You can't do a "Silly Things From Salon" segment, it would need to be the entire site.

Three Miles Island did not breach containment, and harmed precisely nobody.  Almost everyone harmed at Chernobyl was doing something stupid, like hovering over the exposed reactor core in an unshielded helicopter and trying to drop boron into it.

There was a breach of containment into the coolant. The contaminated coolant never left the auxiliary building, so it never got into the environment, but since the auxiliary building was outside the containment zone it was technically a breach of containment.

And the kicker to me is still the fact that the problem was caused by a human being opening the backup relief valve, which was the one thing the system couldn't correct on its own!

ALL the major problems that occurred at Three Mile Island were the result of human errors.  It was human error that caused the reserve coolant to be shut off, because the humans thought the reactor core was still immersed in coolant when it wasn't (and this is the biggest error, since this is the one that led to the irreparable problem of partial core meltdown).

These errors were the result of serious faults in the human-machine interface of the computers controlling the plant.  All the alarms sounded the same, so they eventually just disabled all of them since they couldn't tell them anything useful.  The computer wasn't programed to give pertinent information only in a crisis, and spewed out far to much data for the humans to evaluate when they tried to find out what the computer thought was going on.  Meanwhile, when the computer was allowed to manage the problems without human intervention, it kept everything under control, but couldn't tell the humans that because it wasn't programed to pass information on to them properly.

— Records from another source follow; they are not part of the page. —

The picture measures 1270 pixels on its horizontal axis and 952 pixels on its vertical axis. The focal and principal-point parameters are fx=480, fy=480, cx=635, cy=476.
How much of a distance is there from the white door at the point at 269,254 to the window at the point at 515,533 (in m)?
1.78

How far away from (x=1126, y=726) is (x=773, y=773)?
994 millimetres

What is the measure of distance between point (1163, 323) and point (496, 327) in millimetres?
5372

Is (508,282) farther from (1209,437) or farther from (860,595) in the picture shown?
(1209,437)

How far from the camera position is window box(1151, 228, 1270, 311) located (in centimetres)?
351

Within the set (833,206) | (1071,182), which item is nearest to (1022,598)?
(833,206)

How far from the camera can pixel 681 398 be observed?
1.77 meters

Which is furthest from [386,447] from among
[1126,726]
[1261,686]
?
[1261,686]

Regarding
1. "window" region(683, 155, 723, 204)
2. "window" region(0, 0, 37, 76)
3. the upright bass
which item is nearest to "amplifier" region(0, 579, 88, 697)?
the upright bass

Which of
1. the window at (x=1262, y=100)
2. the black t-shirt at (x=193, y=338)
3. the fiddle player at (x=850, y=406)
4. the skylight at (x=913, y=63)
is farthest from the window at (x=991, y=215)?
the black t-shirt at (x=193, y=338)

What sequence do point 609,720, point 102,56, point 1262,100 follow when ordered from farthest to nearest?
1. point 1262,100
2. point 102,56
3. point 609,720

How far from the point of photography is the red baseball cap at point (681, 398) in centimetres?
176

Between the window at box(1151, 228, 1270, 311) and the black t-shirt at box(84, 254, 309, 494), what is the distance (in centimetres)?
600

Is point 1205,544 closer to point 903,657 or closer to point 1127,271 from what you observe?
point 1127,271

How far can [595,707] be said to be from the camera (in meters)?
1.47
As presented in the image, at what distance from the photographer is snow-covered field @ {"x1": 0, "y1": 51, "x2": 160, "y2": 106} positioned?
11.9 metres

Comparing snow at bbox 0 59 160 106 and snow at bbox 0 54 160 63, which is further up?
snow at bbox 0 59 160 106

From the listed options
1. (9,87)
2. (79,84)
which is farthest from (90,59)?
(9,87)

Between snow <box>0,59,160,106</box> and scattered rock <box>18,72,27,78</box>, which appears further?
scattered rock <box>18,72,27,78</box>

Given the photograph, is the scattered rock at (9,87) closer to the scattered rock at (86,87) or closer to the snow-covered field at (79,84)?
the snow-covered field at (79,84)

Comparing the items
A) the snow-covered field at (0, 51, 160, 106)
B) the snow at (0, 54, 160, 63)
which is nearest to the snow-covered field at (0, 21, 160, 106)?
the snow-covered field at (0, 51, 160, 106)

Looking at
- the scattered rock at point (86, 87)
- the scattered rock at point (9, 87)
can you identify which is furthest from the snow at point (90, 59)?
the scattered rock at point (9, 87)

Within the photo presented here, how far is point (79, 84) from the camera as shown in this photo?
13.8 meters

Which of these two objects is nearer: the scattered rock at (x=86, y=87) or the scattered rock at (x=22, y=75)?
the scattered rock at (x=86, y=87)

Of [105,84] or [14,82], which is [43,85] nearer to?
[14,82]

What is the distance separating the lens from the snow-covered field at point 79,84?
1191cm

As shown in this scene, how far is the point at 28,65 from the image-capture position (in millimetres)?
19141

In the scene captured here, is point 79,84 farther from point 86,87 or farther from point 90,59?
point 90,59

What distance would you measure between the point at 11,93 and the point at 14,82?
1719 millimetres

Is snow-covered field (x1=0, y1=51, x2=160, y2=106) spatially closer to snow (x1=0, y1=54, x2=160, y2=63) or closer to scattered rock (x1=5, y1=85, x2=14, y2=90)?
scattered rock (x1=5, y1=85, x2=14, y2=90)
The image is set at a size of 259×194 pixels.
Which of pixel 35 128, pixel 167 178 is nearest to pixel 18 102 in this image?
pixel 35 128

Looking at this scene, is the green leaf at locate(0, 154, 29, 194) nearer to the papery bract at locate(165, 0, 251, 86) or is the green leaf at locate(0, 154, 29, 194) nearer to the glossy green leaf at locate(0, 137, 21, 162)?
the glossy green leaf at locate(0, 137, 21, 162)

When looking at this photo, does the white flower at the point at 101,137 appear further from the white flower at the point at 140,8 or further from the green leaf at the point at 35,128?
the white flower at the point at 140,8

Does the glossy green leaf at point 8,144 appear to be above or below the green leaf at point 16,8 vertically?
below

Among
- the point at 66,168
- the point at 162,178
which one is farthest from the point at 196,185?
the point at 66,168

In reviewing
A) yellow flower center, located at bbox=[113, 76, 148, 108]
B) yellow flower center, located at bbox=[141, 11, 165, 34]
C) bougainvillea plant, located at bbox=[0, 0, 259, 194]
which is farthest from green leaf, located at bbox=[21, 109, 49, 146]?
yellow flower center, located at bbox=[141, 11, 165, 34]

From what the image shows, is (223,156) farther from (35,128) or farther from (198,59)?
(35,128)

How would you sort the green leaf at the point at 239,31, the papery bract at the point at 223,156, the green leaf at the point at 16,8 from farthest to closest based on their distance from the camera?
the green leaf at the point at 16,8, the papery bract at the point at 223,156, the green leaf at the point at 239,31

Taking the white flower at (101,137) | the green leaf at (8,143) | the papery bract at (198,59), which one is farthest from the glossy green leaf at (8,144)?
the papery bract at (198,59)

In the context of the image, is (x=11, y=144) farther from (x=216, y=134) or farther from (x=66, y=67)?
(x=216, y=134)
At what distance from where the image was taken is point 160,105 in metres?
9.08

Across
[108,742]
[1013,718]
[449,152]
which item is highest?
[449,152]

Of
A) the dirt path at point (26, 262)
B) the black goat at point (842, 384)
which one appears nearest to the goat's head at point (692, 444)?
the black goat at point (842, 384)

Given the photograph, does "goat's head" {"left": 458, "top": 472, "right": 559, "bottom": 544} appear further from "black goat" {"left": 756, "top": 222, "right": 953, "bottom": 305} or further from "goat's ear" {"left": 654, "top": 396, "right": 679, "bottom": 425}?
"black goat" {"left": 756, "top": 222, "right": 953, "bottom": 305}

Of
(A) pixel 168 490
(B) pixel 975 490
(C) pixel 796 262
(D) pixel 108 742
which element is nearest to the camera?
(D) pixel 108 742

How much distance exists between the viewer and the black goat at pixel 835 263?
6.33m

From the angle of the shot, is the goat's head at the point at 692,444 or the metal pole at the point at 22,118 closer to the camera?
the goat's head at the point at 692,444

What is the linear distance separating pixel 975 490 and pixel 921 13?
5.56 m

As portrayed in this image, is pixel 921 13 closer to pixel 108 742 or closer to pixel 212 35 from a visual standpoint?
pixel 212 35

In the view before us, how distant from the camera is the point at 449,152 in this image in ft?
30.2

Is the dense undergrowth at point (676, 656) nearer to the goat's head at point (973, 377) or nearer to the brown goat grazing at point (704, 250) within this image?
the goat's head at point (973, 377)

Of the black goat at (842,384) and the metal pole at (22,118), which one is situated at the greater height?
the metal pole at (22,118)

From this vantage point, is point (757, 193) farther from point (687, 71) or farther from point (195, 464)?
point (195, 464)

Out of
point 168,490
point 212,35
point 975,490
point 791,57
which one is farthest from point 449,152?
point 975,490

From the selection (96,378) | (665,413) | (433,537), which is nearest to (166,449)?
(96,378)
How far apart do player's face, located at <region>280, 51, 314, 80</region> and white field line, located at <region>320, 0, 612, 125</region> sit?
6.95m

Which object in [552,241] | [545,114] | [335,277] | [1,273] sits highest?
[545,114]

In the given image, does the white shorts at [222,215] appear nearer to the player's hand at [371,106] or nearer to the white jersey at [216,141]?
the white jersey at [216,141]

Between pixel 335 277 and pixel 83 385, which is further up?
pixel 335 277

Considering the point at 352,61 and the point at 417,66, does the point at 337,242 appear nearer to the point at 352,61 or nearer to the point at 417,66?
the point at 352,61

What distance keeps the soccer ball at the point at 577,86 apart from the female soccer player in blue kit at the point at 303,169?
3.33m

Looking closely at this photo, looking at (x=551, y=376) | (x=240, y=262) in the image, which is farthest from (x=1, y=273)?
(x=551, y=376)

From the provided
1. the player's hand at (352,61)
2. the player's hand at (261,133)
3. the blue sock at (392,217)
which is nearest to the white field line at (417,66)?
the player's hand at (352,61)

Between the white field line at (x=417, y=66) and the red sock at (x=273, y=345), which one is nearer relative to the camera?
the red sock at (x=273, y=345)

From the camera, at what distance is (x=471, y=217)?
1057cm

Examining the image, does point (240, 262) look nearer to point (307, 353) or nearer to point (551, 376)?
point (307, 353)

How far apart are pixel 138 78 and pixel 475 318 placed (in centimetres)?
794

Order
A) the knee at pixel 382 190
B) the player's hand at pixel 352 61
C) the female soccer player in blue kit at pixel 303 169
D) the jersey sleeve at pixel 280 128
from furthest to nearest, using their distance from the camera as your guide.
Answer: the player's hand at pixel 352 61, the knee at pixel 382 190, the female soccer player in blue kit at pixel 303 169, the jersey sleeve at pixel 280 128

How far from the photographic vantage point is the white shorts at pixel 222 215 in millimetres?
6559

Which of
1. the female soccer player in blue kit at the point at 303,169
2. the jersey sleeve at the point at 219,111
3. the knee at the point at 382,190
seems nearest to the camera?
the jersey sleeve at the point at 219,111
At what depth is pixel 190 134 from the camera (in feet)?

A LOT was learned about how NOT to design control systems from Three Mile Island, and a lot about how humans should respond (mostly, don't mess with what the computer is doing, especially if you don't know what it's doing, because if it didn't know how to manage a nuclear reactor autonomously the whole thing would have failed almost instantly).

And also: if you find a problem, don't just shut off the alarm expecting everything to be okay because there are backups, but FIX THE DAMN PROBLEM as soon as you can (there was a lot of that, too)!